I do believe that the actual people who have given me my vaccines, not to mention the other life-saving treatments I’ve recently relied upon that have not a damn thing to with COVID, ascribe to these virtues.

But they’re not doing it for free.  They’re doing it largely as a result of the business model that “science” has built, and is hell-bent on continuing to keep pushing.

Last night I was an outdoor service for the Jewish New Year. Two middle-aged women were seated behind me, unmasked, but yakking away nonstop about how unusual this was for them, how their friends and spouses contracted COVID at a recent indoor event, how so many people in their world received alerts about close contact, and how the panic amidst their inner circle resulted in cancelled plans, isolations and other disruptions.  They almost appeared determined to one-up each other as to who was more defiant in attending this service showing their full faces.

I honestly was getting sick to my stomach listening to this needless drivel, especially in light of recent findings of actual transmission rates and degree of long-term impact being nowhere near what they were when that Times photo was taken.

I glared at them and quietly said “If you’re so damn concerned about the virus, maybe you might want to shut your mouth so there’s less of chance you’ll get it”?   They stared at me like I had called them MAGAs, and then continued to bitch.

So I moved to another seat and sat near some truly wonderful new friends, and yes, we hugged.  And I’m not sick–certainly not as sick as I felt listening to the worrywarts from earlier in the evening.

If I weren’t so loyal to newspapers in general, I might want to stop reading the Times.  That’s my co-morbidity, I guess.

But as long as hypocritic pleas from ethically compromised “experts” continue to be published, I’m gonna avoid the op-ed pages for a while.

I wish other Angelenos would follow suit.

Until next time…

 

3 thoughts on “A Hypocritic Oath?”

  1. Just to clarify my post, I’ve got nothing against vaccines that have been around for decades, and have helped eliminate diseases, like vaccines are supposed to do.
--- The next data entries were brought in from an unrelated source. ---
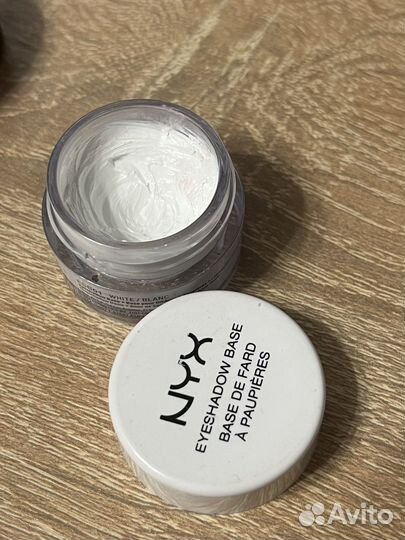 Косметика пакетом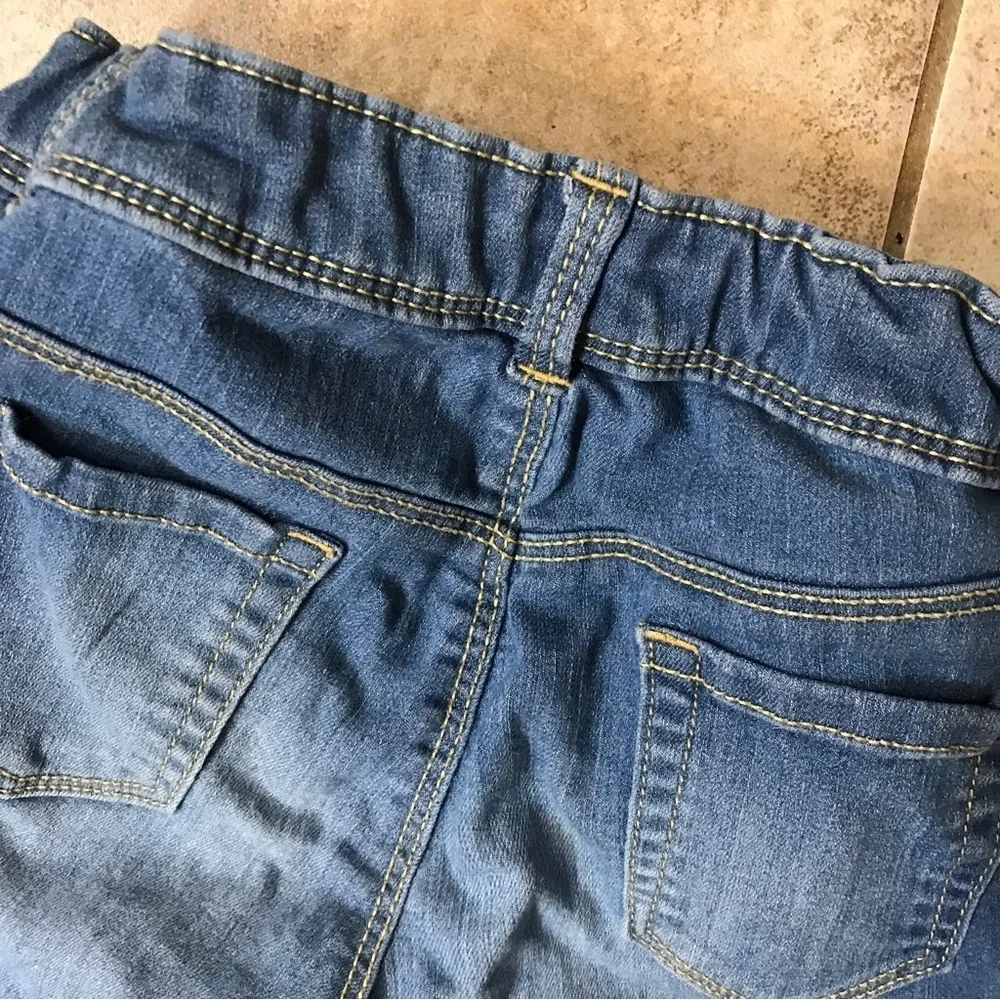 🍭GYMBOREE Super Skinny Jeans
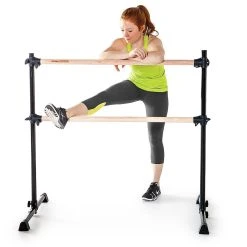 IsoBarre Ballet Barres -Curriculum & Resources shop g 74500 isobarre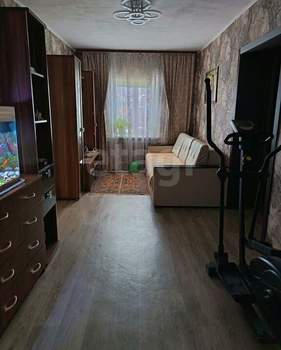 Дом 79м&sup2;, 1-этажный, участок 8 сот.  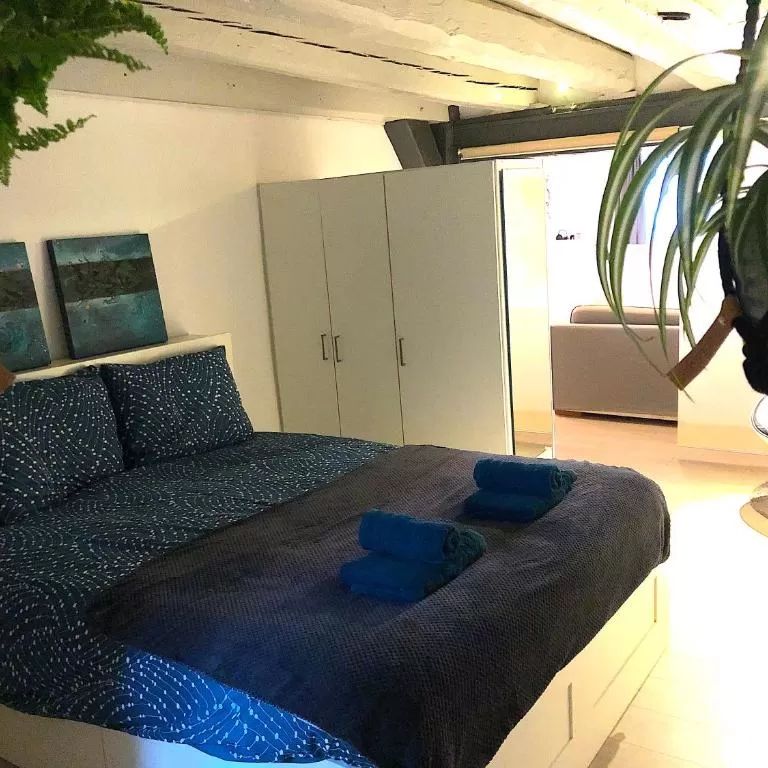 Appartement in hartje Middelburg - Foto 1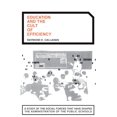 thumbnail image 1 of Pre-Owned Education and the Cult of Efficiency (Paperback) 0226091503 9780226091501, 1 of 1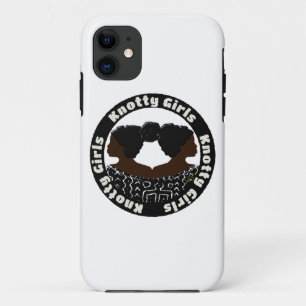 Coque iPhone 11 Filles maladroites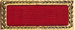 USA Meritorious Unit Commendation Ribbon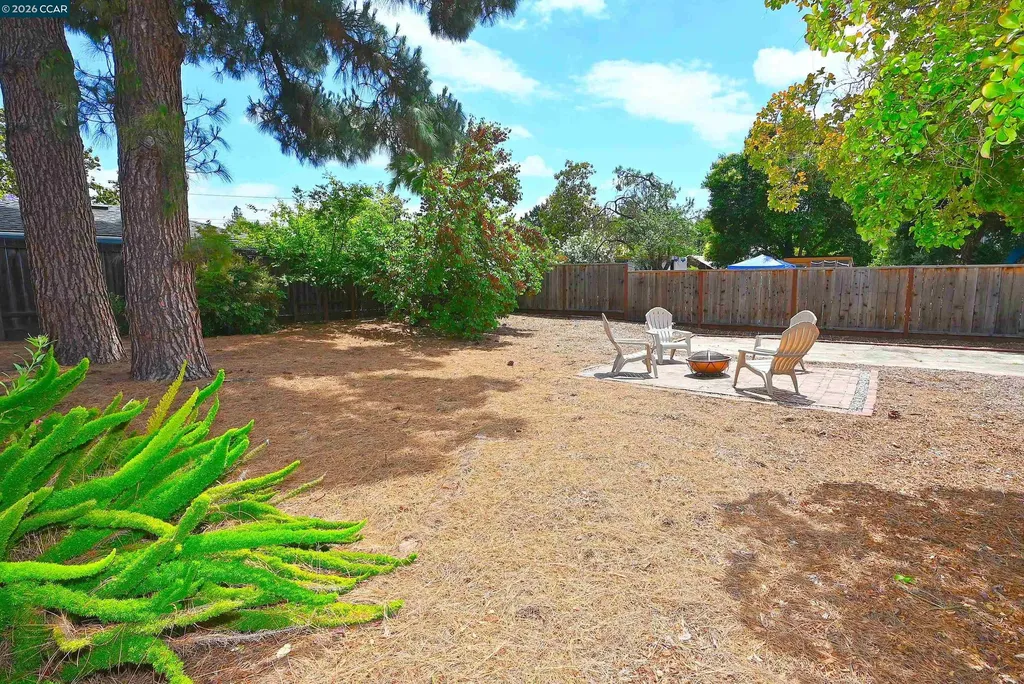 2831 Bonifacio Street Concord CA 94519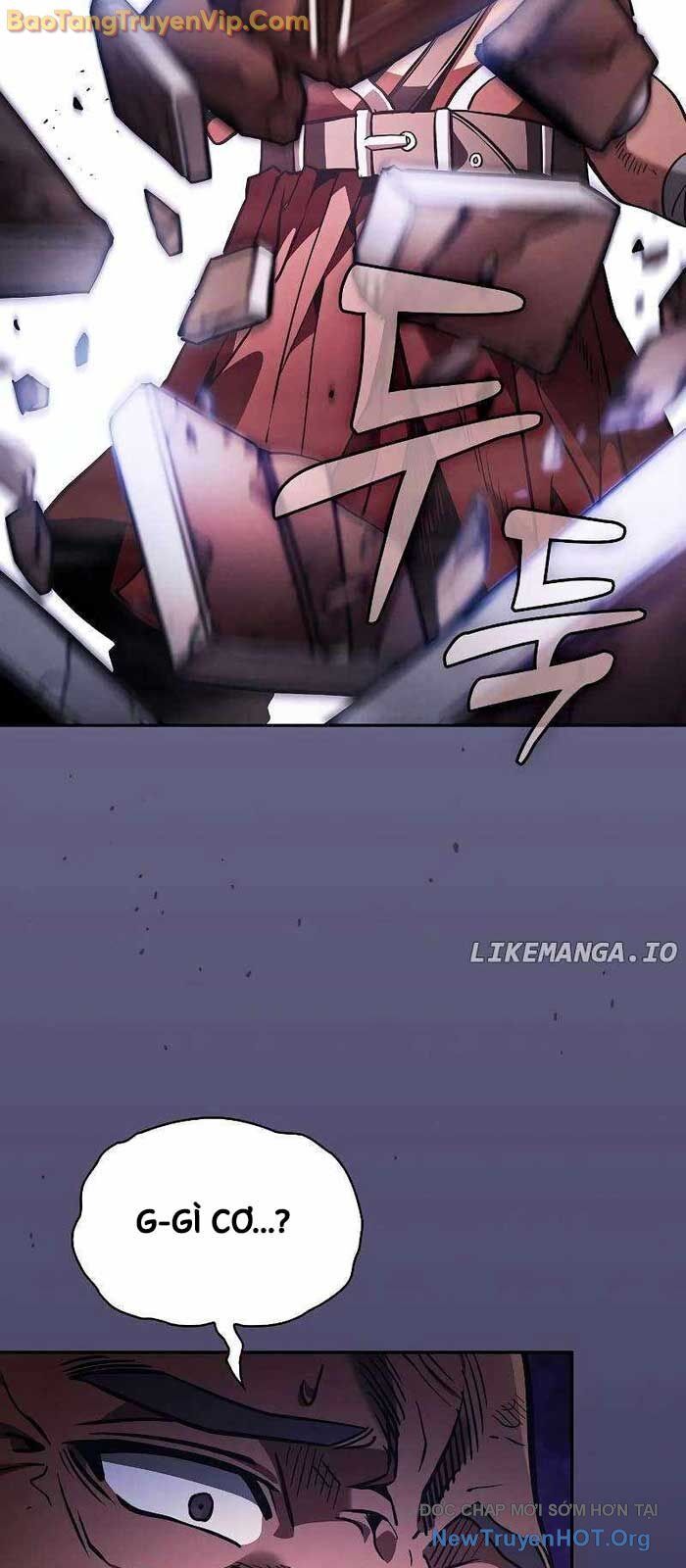 Kiếm Sĩ Thiên Tài Của Học Viện Chap 106 - Next Chap 107
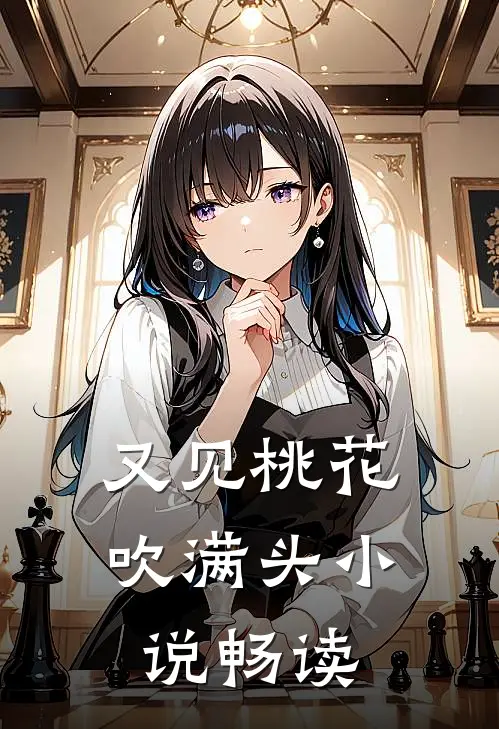又见桃花吹满头小说畅读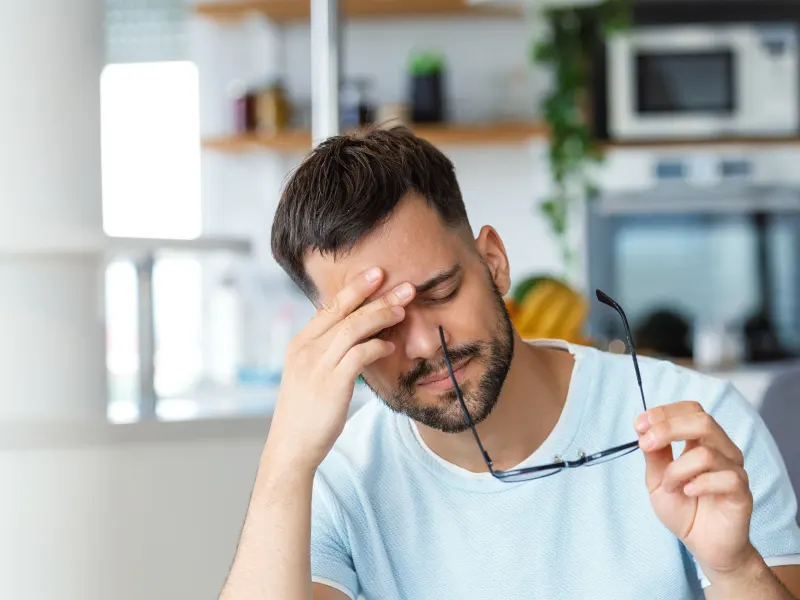 Vertigo Treatment Near Me in Bloomfield Hills, MI. Chiropractor for Vertigo Symptom Relief.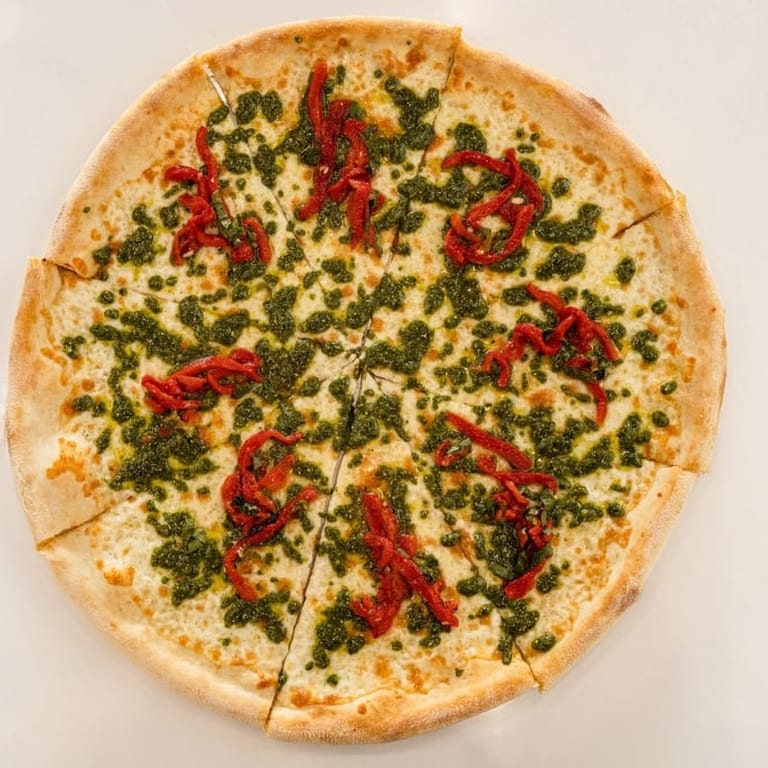 Savor Your Dinner with Pizza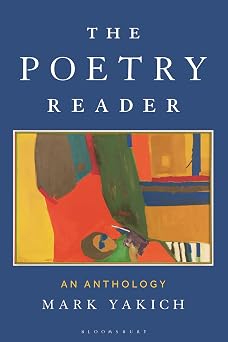 The Poetry Reader An Anthology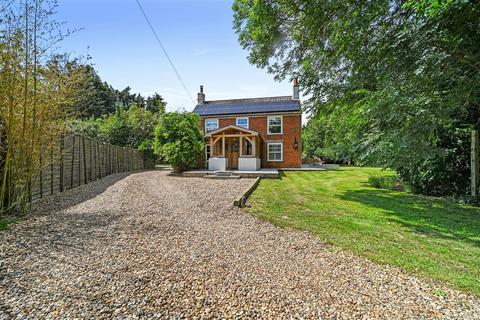 undefined, Heath Road, Tendring CO16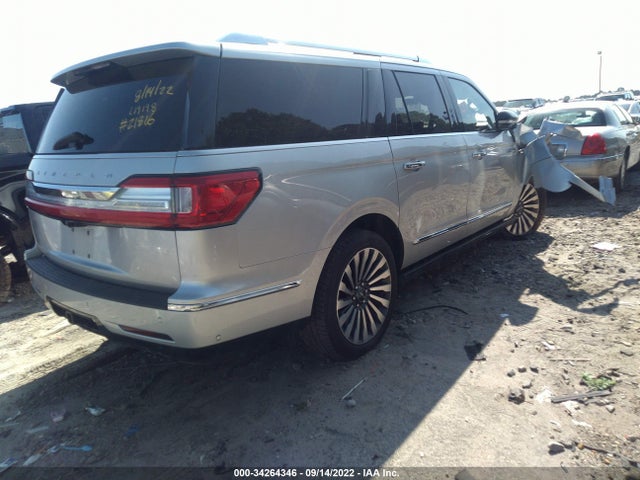 2019 Lincoln Navigator, VIN: 5LMJJ3LT8KEL19198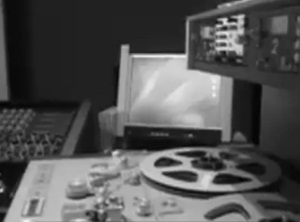 Cutting Vinyl from Analog Tape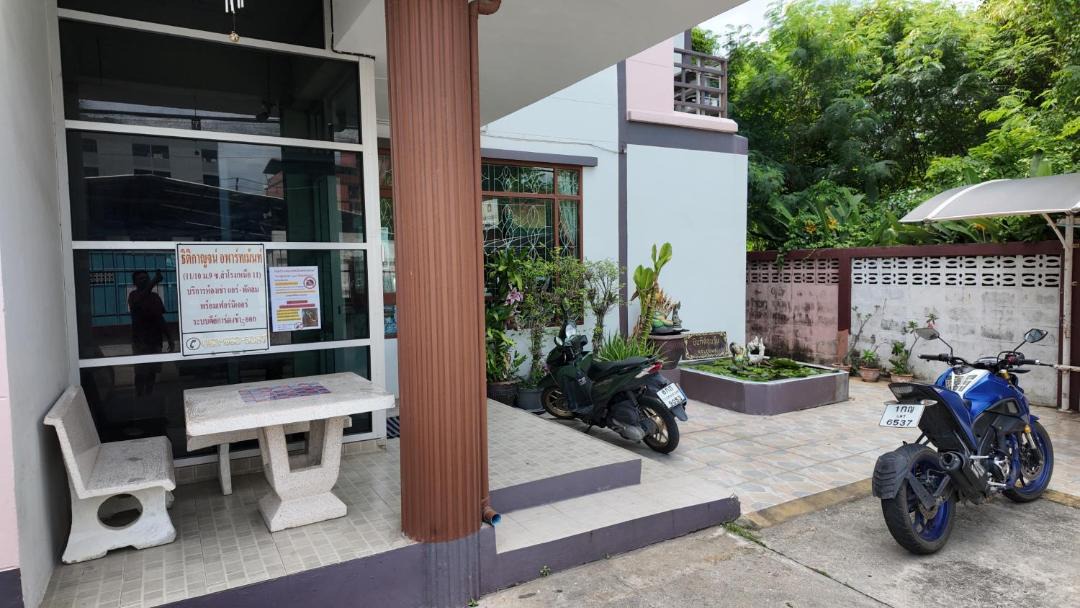 Photo of Others in Mueang Samut Prakan District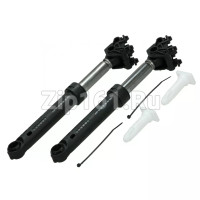 Амортизатор стиральной машины (Suspa, 120N, 160-260мм, 12.5мм, 2шт) Whirlpool 481246688699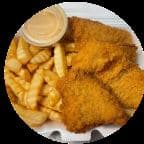 Best Fried Fish Basket in Lexington, KY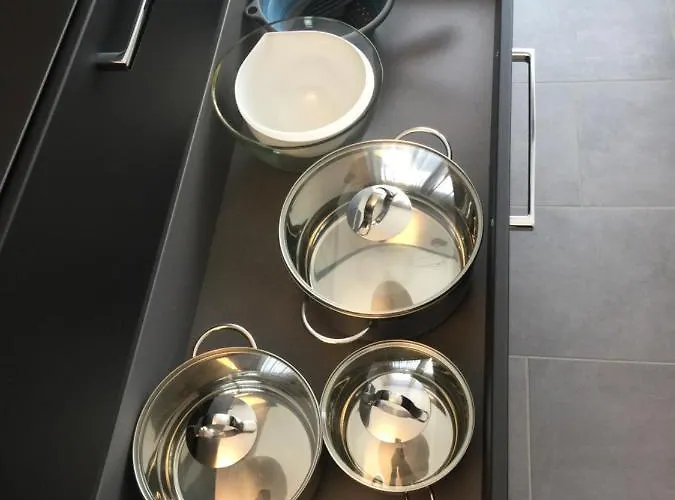 Arturo Aparthotel Interlaken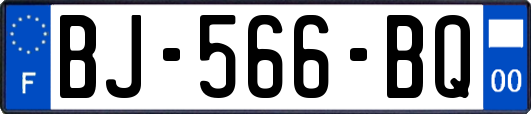 BJ-566-BQ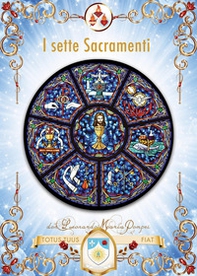 I sette sacramenti - Librerie.coop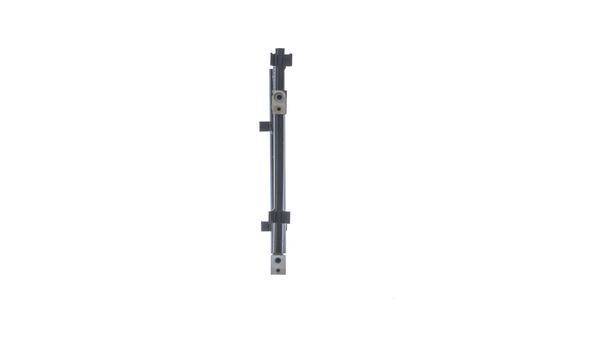 Mahle AC1011000S Kondensator, Klimaanlage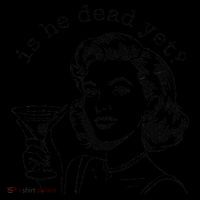 Retro Is He Dead Yet Anti Fascism Coffee Mug thumb 5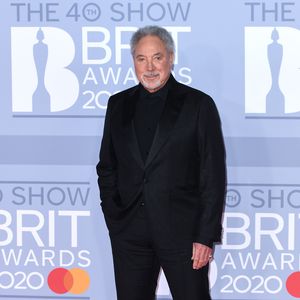 Tom Jones erinnert sich an erstes Treffen mit Elvis Presley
It’s the COVID ones, however, that I question. When you consider the fact that the latest version was only tested on eight Mice, it’s understandable why the uptake would be so low, and people would be skeptical.

    And when Biden had four shots, and yet STILL got COVID, it leaves further questions. I also don’t think it’s right to force people to get a COVID vaccine just to go to a particular place, or get a job. Biden clearly stated that he wouldn’t force people to get it. But what does he do? Force people to get it. And no, I don’t think it’s fair to compare it to the vaccines that have been mandated for kids to go to public school.